Let's take a closer look to the pickup and dropoff columns

In [None]:
train['pickup_datetime'] = pd.to_datetime(train['pickup_datetime'])
train['dropoff_datetime'] = pd.to_datetime(train['dropoff_datetime'])

train['pickup_day'] = train['pickup_datetime'].dt.day
train['pickup_month'] = train['pickup_datetime'].dt.month
train['pickup_weekday'] = train['pickup_datetime'].dt.weekday
train['pickup_hour'] = train['pickup_datetime'].dt.hour

train['drop_day'] = train['dropoff_datetime'].dt.day
train['drop_month'] = train['dropoff_datetime'].dt.month
train['drop_weekday'] = train['dropoff_datetime'].dt.weekday
train['drop_hour'] = train['dropoff_datetime'].dt.hour

In [None]:
# Do the number of pickups looks same for the whole month? Let's find out
f = plt.figure(figsize=(15,5))
sns.countplot(x='pickup_day', data=train)
plt.xlabel('Day of month', fontsize=14)
plt.ylabel('Pickup count', fontsize=14)
plt.show()

Looks good. No surprising thing here. Let's see how many pickups were there for each month

In [None]:
f = plt.figure(figsize=(15,5))
sns.countplot(x='pickup_month', data=train)
plt.xlabel('Month', fontsize=14)
plt.ylabel('Pickup count', fontsize=14)
plt.show()

Expected because there is no major festive season around these months. Let's move on to the number of pickups on different days of the week

In [None]:
f = plt.figure(figsize=(15,5))
days = [i for i in range(7)]
sns.countplot(x='pickup_weekday', data=train)
plt.xlabel('Day of the week', fontsize=14)
plt.ylabel('Pickup count', fontsize=14)
plt.xticks(days, ('Monday', 'Tuesday', 'Wednesday', 'Thursday', 'Friday', 'Saturday', 'Sunday'))
plt.show()

What about hour of the day?
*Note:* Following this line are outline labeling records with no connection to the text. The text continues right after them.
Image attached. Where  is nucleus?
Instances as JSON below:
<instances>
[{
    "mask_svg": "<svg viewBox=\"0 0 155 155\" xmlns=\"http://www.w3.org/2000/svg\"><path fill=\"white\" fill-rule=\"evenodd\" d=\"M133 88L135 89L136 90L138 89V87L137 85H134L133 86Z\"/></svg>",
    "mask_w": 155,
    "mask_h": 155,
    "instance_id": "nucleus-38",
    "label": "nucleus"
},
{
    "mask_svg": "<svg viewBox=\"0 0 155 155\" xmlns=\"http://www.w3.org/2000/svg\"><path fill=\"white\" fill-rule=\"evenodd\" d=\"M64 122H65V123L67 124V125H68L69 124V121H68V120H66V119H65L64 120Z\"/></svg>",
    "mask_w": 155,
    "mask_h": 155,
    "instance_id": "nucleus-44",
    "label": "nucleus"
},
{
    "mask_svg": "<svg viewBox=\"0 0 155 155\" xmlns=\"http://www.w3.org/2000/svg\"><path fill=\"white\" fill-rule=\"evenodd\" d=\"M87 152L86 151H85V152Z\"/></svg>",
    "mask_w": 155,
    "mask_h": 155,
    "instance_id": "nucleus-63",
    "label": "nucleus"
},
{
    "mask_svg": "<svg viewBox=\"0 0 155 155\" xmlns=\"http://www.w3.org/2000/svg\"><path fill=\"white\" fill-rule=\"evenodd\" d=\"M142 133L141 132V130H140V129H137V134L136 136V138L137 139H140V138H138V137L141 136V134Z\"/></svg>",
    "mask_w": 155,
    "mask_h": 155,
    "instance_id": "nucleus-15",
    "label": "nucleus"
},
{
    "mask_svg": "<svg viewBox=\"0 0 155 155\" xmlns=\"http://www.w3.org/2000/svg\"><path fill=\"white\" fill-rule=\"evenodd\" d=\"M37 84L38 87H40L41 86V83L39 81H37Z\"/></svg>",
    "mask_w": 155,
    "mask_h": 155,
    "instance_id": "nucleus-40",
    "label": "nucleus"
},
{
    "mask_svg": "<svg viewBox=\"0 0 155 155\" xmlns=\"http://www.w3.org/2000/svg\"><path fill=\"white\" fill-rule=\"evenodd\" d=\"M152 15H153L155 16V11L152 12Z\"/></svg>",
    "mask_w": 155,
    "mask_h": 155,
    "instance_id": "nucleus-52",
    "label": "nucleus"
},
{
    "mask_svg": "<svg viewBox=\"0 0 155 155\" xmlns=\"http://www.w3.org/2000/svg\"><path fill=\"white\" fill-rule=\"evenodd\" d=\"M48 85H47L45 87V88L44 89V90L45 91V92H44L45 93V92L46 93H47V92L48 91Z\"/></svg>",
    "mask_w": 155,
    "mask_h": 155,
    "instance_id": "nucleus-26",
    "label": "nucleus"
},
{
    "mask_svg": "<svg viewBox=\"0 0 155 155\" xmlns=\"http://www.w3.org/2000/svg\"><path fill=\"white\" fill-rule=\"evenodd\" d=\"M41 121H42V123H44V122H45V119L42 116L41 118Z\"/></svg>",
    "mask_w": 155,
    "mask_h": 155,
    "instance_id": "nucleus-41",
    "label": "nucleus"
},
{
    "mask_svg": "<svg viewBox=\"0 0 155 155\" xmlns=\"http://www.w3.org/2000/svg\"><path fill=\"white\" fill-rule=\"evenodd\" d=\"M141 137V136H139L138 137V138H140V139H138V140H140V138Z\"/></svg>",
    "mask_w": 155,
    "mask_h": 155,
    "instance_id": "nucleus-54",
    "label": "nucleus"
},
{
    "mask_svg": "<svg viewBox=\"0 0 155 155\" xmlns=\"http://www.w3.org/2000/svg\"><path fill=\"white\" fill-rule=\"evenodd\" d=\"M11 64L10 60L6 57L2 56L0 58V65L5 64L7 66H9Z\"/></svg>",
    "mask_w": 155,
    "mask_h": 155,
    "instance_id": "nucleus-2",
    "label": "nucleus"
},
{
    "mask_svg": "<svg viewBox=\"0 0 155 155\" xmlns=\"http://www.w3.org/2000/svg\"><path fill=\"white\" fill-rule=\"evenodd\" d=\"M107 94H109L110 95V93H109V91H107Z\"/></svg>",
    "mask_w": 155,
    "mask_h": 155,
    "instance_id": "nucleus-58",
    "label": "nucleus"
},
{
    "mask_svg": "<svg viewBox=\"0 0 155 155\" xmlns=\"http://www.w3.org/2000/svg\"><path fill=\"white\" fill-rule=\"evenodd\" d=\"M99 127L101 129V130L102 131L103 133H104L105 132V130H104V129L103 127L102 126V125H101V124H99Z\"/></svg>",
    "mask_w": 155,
Let's check that too

In [None]:
f = plt.figure(figsize=(15,5))
sns.countplot(x='pickup_hour', data=train)
plt.xlabel('Hour', fontsize=14)
plt.ylabel('Pickup count', fontsize=14)
plt.show()

Everything looks good here too. As expected, the number of pickups gradually decreases after mid-night. The highest number of pickups are around 6pm and 7pm in the evening which makes sense as many people are on their way to home from office.

In [None]:
f = plt.figure(figsize=(10,8))
days = [i for i in range(7)]
sns.countplot(x='pickup_weekday', data=train, hue='pickup_hour', alpha=0.8)
plt.xlabel('Day of the week', fontsize=14)
plt.ylabel('Pickup count', fontsize=14)
plt.xticks(days, ('Monday', 'Tuesday', 'Wednesday', 'Thursday', 'Friday', 'Saturday', 'Sunday'))
plt.legend(loc=(1.04,0))
plt.show()

Ahh nice plot. Did you notice the peaks at mid-night on Saturday and Sunday? This should be fine because most of the people are doing parties on weekends.

I think the same pattern will be for dropoff_time column. So I am not diving into it right now.